Using algae sugar as a resource

Microbiologists have discovered how the highly complex multiple sugar Ulvan from sea lettuce is broken down into its components by a dozen enzymes.

Enzyme der Alge Ulva bauen den Mehrfachzucker Ulvan ab.
An enzyme mix of a marine bacterium degrades the multiple sugar Ulvan from the sea lettuce.

Out of carbon dioxide and solar energy, land plants produce biomass, which contains valuable building blocks for the bioeconomy. It is easy to forget that algae also remove enormous amounts of carbon dioxide from the atmosphere - about as much as the entire land vegetation. Algae primarily produce multiple sugars, whose degradation products are important food sources for numerous marine organisms. One of these degradation processes has now been investigated by an international team of researchers.

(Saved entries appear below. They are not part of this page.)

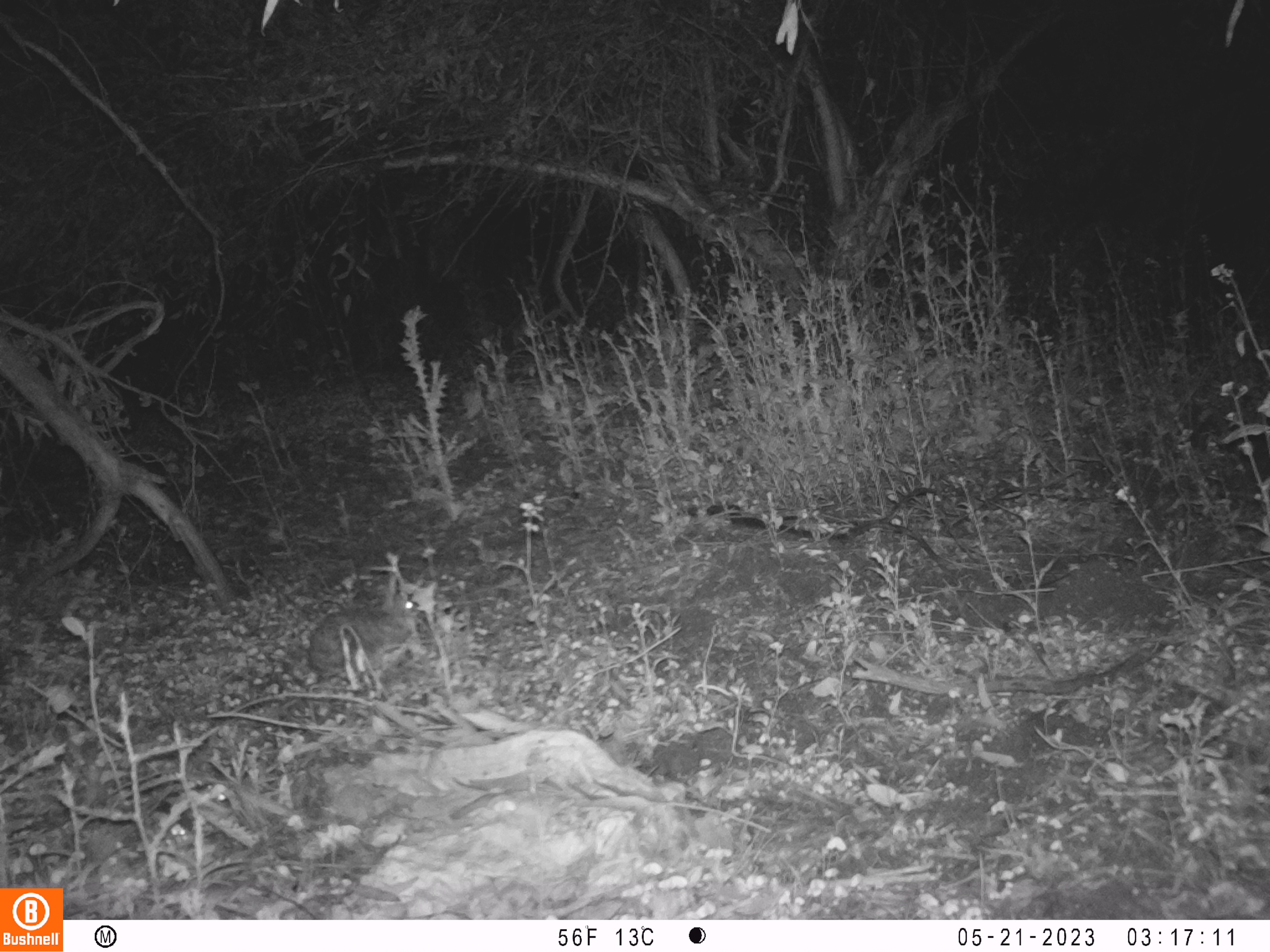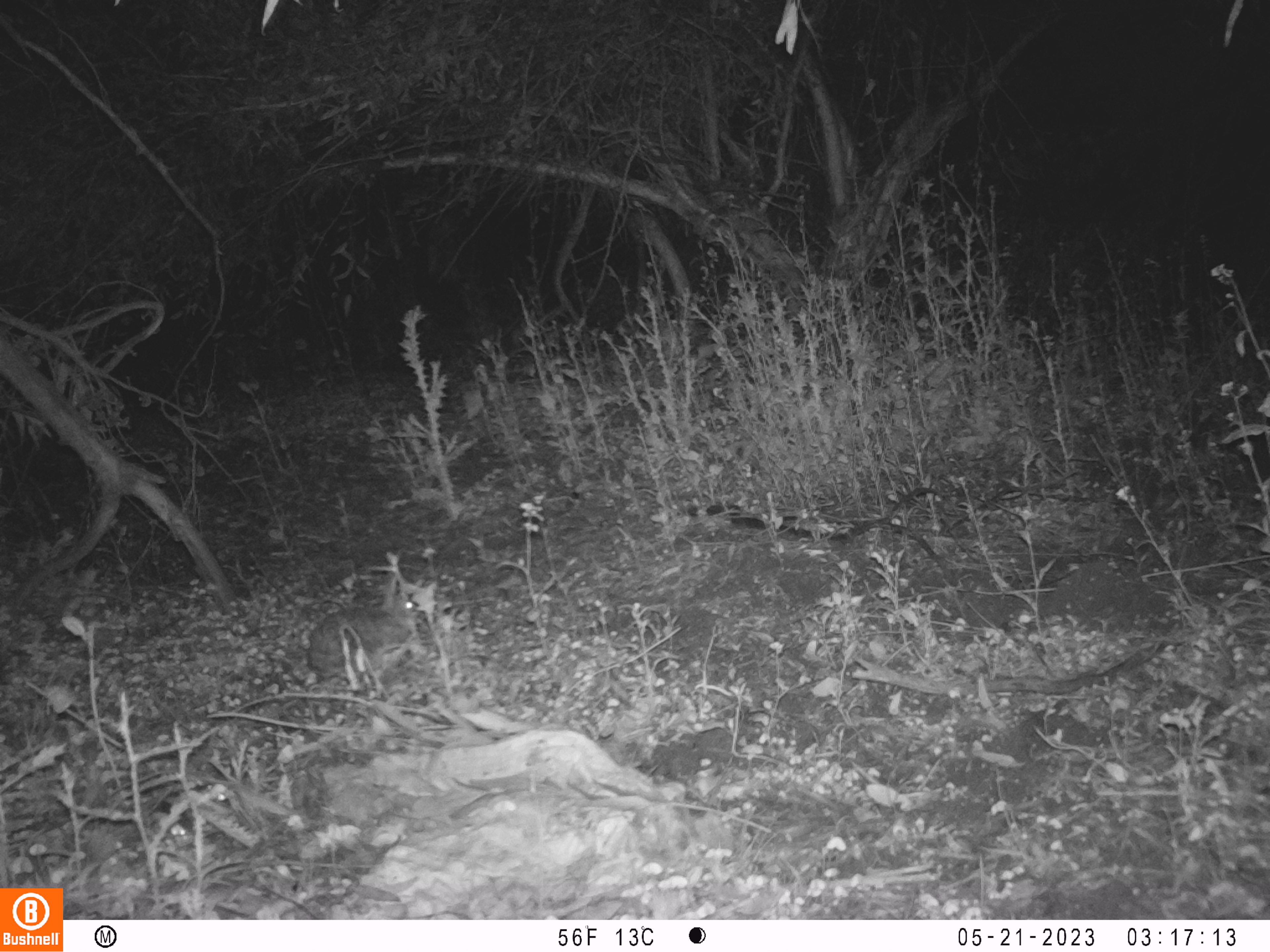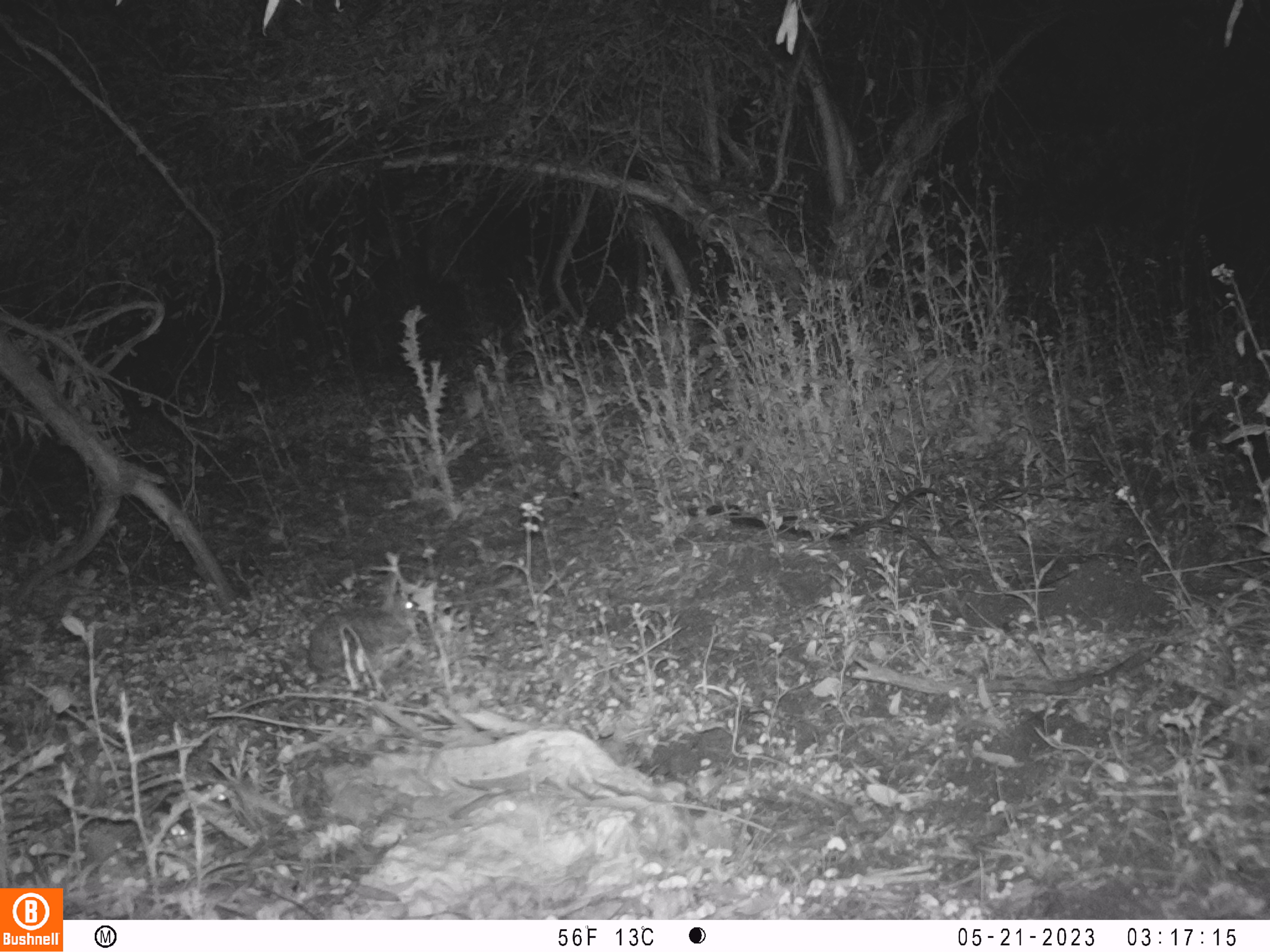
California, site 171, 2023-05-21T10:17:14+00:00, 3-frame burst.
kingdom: Animalia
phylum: Chordata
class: Mammalia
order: Lagomorpha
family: Leporidae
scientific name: Leporidae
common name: rabbit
Rabbit (Leporidae).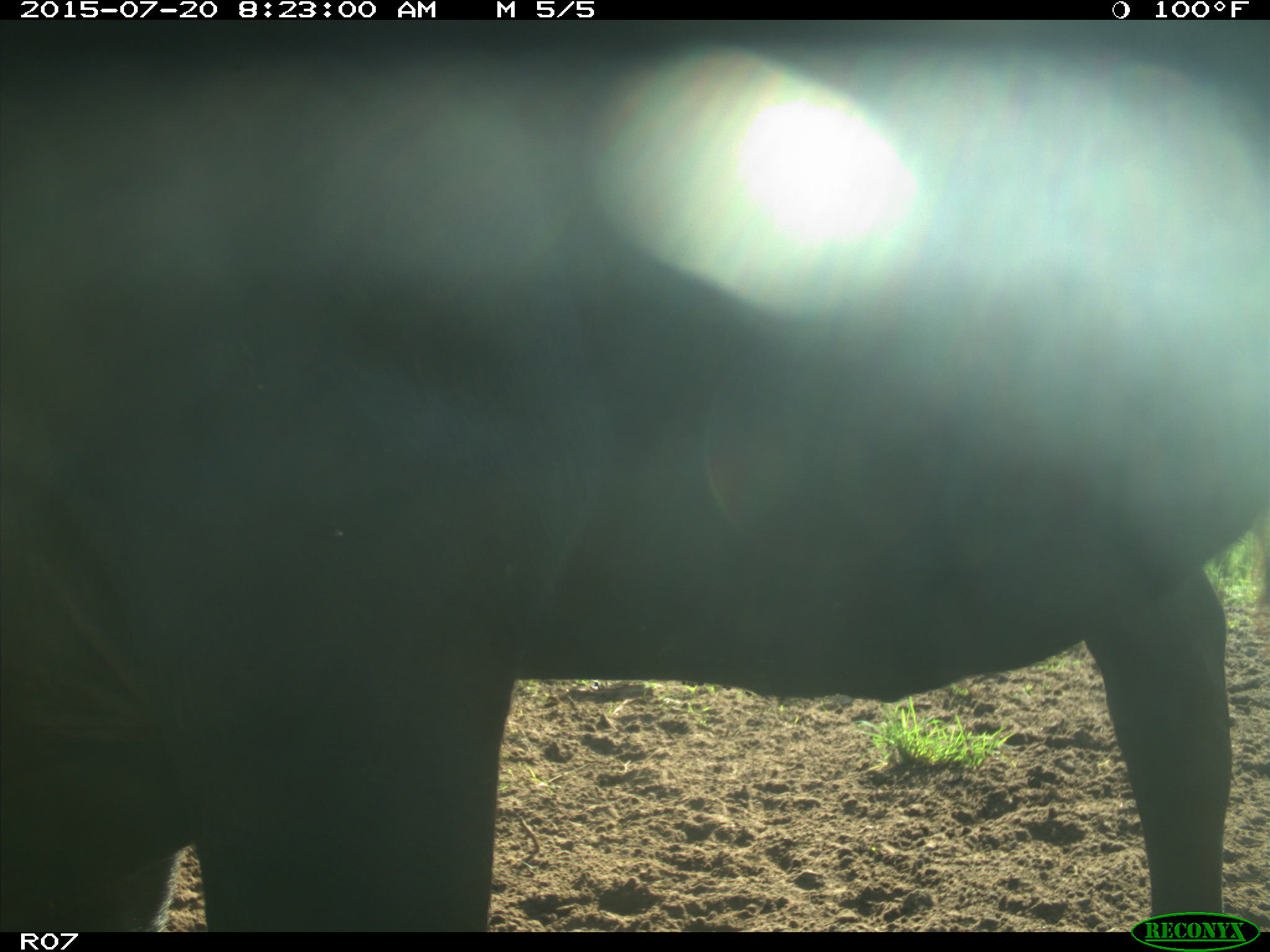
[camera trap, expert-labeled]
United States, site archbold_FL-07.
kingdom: Animalia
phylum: Chordata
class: Mammalia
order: Artiodactyla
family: Bovidae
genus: Bos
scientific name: Bos taurus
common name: domestic cow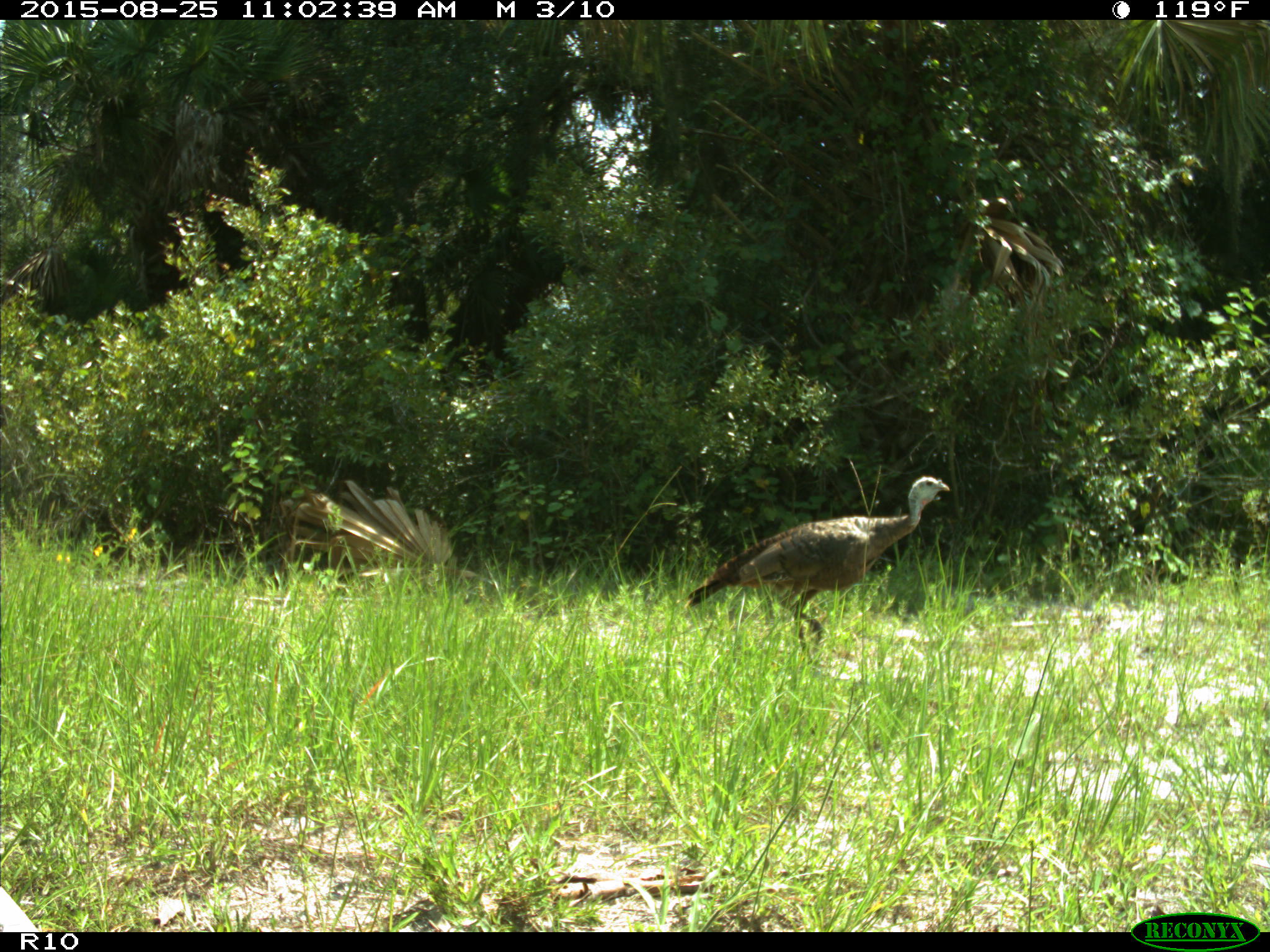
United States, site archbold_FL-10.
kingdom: Animalia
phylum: Chordata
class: Aves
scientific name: Aves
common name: birds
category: unidentified bird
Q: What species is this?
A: Unidentified bird (birds) (Aves).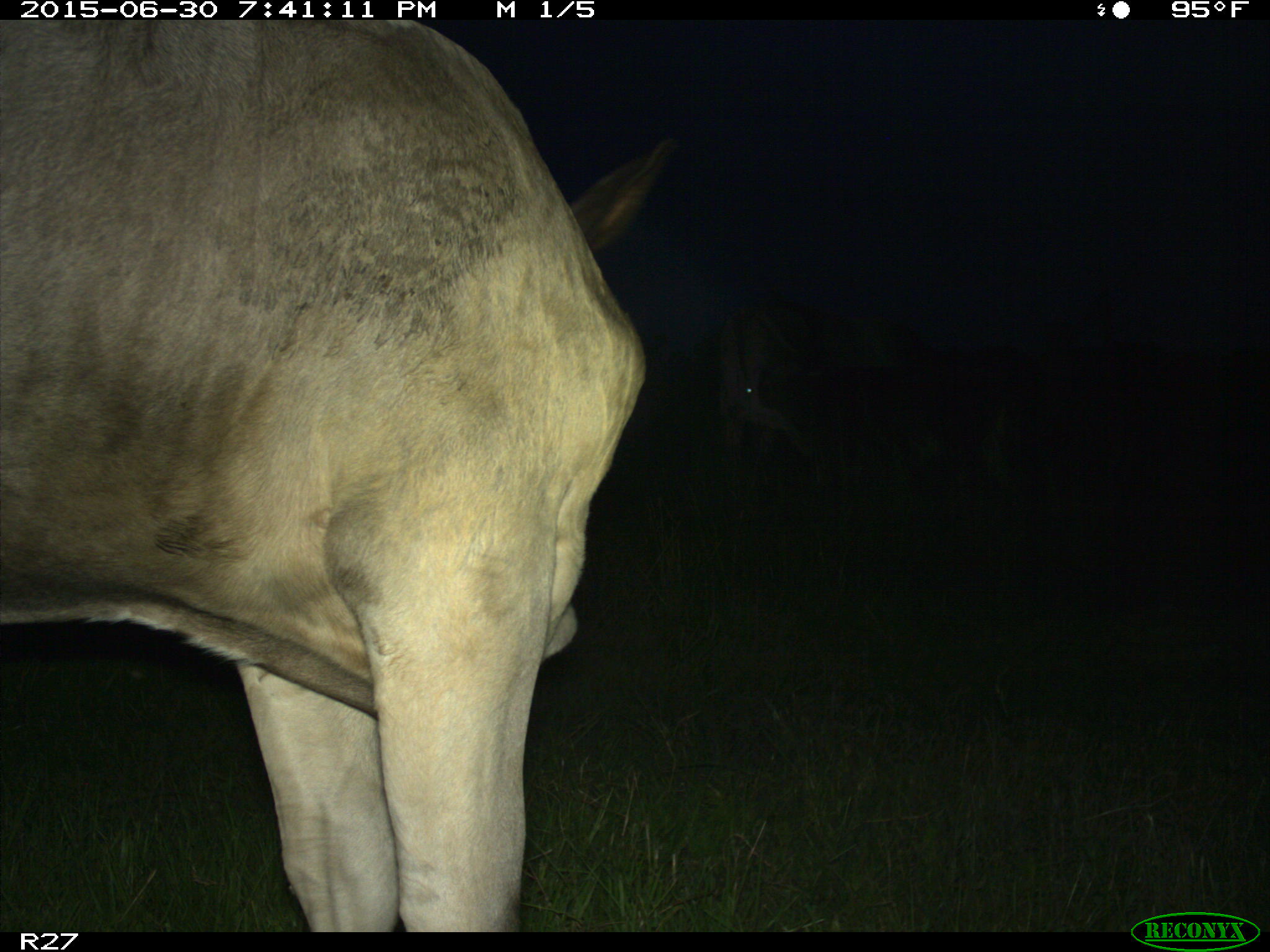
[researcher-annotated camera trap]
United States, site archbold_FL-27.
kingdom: Animalia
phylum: Chordata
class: Mammalia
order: Artiodactyla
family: Bovidae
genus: Bos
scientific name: Bos taurus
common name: domestic cow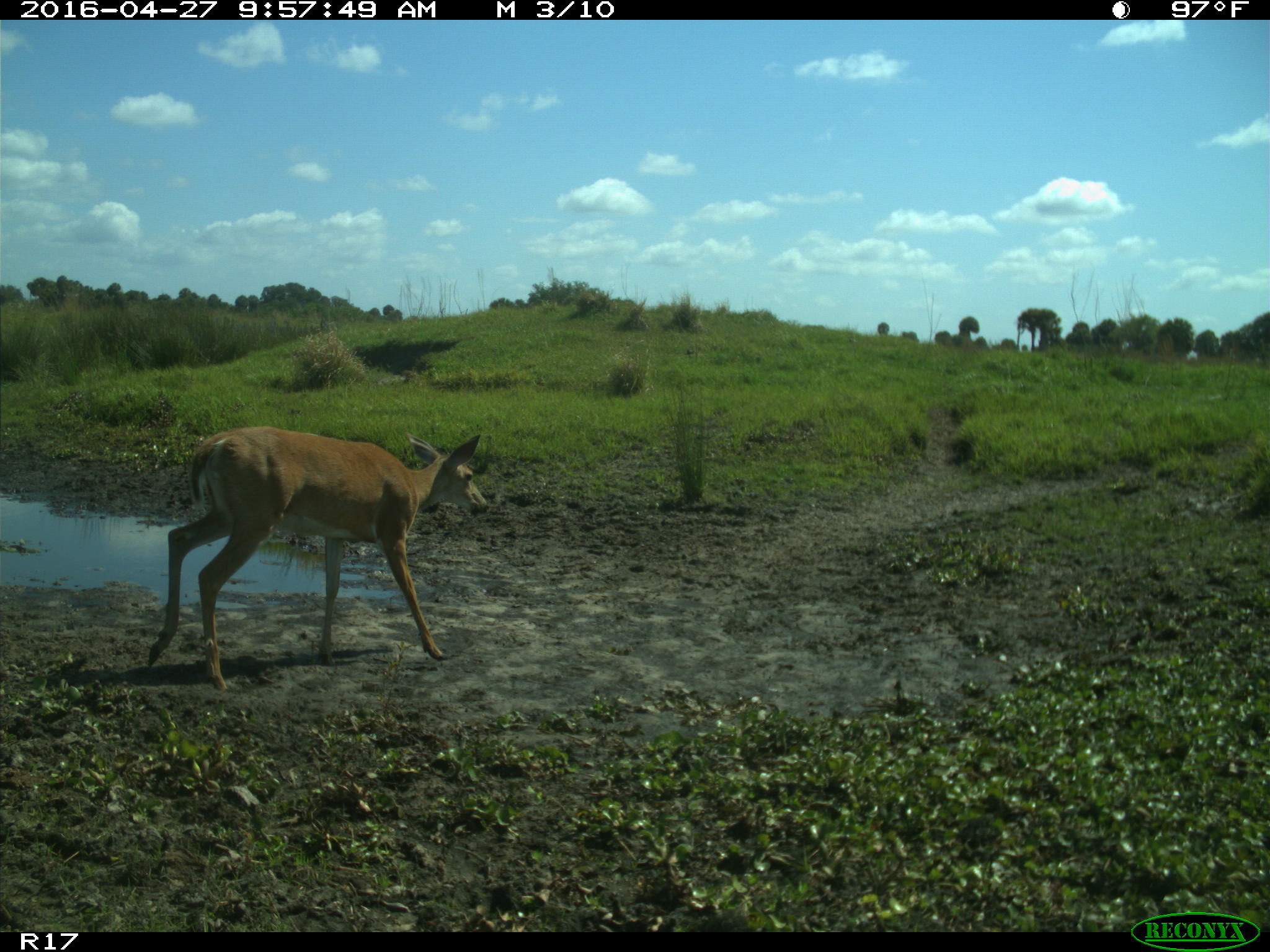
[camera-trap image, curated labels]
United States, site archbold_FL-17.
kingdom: Animalia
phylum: Chordata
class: Mammalia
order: Artiodactyla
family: Cervidae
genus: Odocoileus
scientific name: Odocoileus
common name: deer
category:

Twelve enzymes involved in degradation

Scientists from the University of Greifswald, the Max Planck Institute for Marine Microbiology in Bremen, the University of Bremen, the Technical University of Vienna and the Biological Station in Roscoff (France) report in the journal "Nature Chemical Biology" how the multiple sugar Ulvan from the alga Ulva is degraded by the marine bacterium Formosa agariphila. Twelve enzymes are involved in the complex degradation pathway. The work is part of the DFG research project "Proteogenomics of marine polysaccharide degradation".

Making high-quality sugar building blocks accessible

"In our study we can show, for the first time, how marine bacteria completely decompose the highly complex polymer Ulvan from marine algae into its building blocks. These insights not only enhance our understanding of how microorganisms gain access to their food source. Using the newly decoded biocatalysts, the complex marine polysaccharide Ulvan can now also be used as a raw material for fermentations; and high-quality sugar components such as iduronic acid or rhamnose sulfate can be produced from the previously inaccessible resource provided by marine algae," says biochemist Uwe Bornscheuer from the University of Greifswald.

Great potential for biotechnology

His colleague Jan-Hendrik Hehemann, microbiologist at the University of Bremen and at the Max Planck Institute for Marine Microbiology, explains the significance of the study: "Polysaccharides from marine algae are chemically different from those of terrestrial plants. It is largely unknown how marine bacteria degrade algal polysaccharides." The detailed understanding of the enzymes involved in the degradation of Ulvan is not only of great value for future biotechnological applications, but also for central ecological questions concerning the marine carbon cycle.